Submitted to: Journal of Food Science
Publication Type: Peer Reviewed Journal
Publication Acceptance Date: 4/23/2008
Publication Date: 6/1/2008
Citation: Sheen, S. 2008. Modeling surface transfer of L. monocytogenes on salami during slicing. Journal of Food Science. Vol 73. (6). pg. 304-311. Interpretive Summary: Listeria monocytogenes can survive at refrigeration temperatures and has been implicated in several cases of food poisoning linked to the consumption of pre-sliced ready-to-eat (RTE) deli meats. The possible contamination of RTE meats by L. monocytogenes during the slicing process has become a public health concern. The objectives of this study were to investigate the L. monocytogenes cross-contamination, and to develop mathematical models which may predict and enhance food safety of sliced salami. Salami with 15% fat was used in this study. A six-strain cocktail of L. monocytogenes was inoculated onto a slicer blade (carbon steel) to an initial level of about one thousand to one billion microbial counts per blade, and then the salami was sliced to a thickness of 1-2 mm (Case I). In another cross-contamination scenario, a clean blade was used to slice salami that was previously inoculated with L. monocytogenes followed by slicing of salami that was not inoculated (Case II). The experimental results (positive L. monocytogenes) from low microbial counts per test (one thousand to ten thousand counts) were random on first 100 sliced salami, similar to those found previously in 2% fat ham slicing. In general, the cross-contamination may last longer in Case II than in Case I. The models, therefore, developed (using 100000 counts and higher) are microbial load, slicing salami number and contamination route dependent. However, the models may be applied to predict the low level L. monocytogenes cross-contamination (10000 counts and lower) during salami slicing process and serve as a building block in microbial risk assessment.

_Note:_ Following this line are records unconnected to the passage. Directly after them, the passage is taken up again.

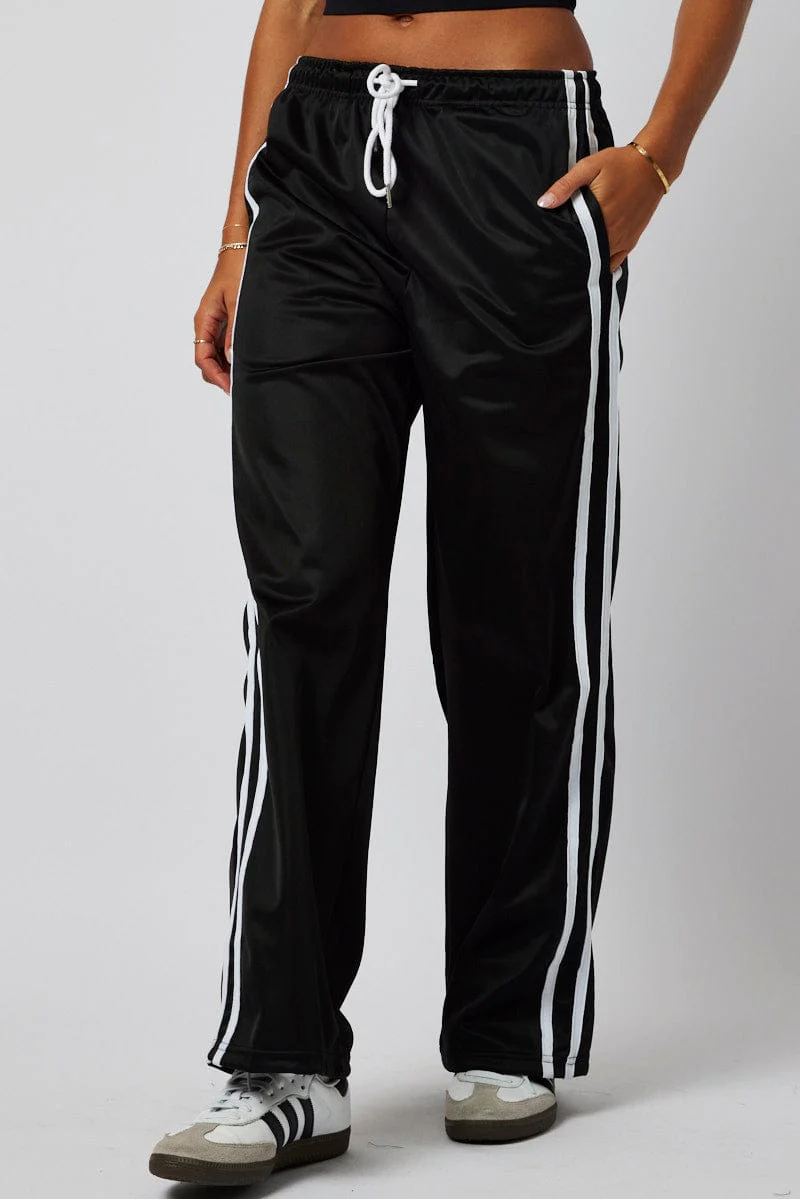 Black Track Pants Mid Rise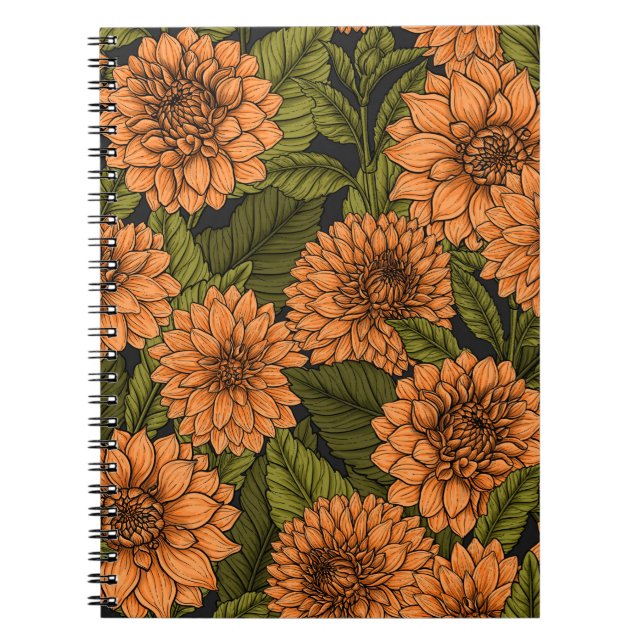 Orange Dahlia Garden Notizblock (Vorderseite)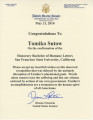Congratulations from Dianne Feinstein, United States Senator, to Tomiko Sutow, May 21, 2010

Technical Abstract: Listeria monocytogenes has been implicated in several listeriosis outbreaks linked to the consumption of pre-sliced ready-to-eat (RTE) deli meats, which has drawn considerable attention in regard to possible cross-contamination during slicing operation at retail and food service environment. Salami with 15% fat (a moderate fat content deli item) was used to investigate the transfer phenomena of L. monocytogenes between a meat slicer and salami slices and to understand the potential impact on food safety. A six-strain cocktail of L. monocytogenes was inoculated onto a slicer blade to an initial level of ca. 3, 5, 6, 7 or 9 log CFU/blade (or ca. 2, 4, 5, 6 or 8 log CFU/cm-squared of the blade edge area), and then the salami was sliced to a thickness of 1-2 mm (Case I). Another cross-contamination scenario, a clean blade was used to slice salami that was previously inoculated with L. monocytogenes on four rectangular side surfaces (ca. 3, 5, 6, 7, 8 or 9 log CFU/100 cm-squared area) followed by slicing of salami that was not inoculated (Case II). The salami slicing rate was maintained at an average of 3-4 slices per minute for both Case I and II. The empirical models simulated the trend/pattern of L. monocytogenes transfer reasonably well between the blade and salami slices for contamination level of 5 log CFU and higher. With 3 or 4 log CFU, the experimental transfer results showed random on sliced salami (first 100 slices) which was similar to those found previously in 2% fat ham slicing. The currently developed models are microbial load (n), sequential slice index (X) and contamination route dependent which might limit their applications to certain conditions. However, the models may be further applied to predict the 3 or 4 log CFU level (and below) cross-contamination of salami slicing process. Considering only few data available in the literature regarding food pathogen surface transfer, the empirical models may provide a useful tool in building the risk assessment procedures.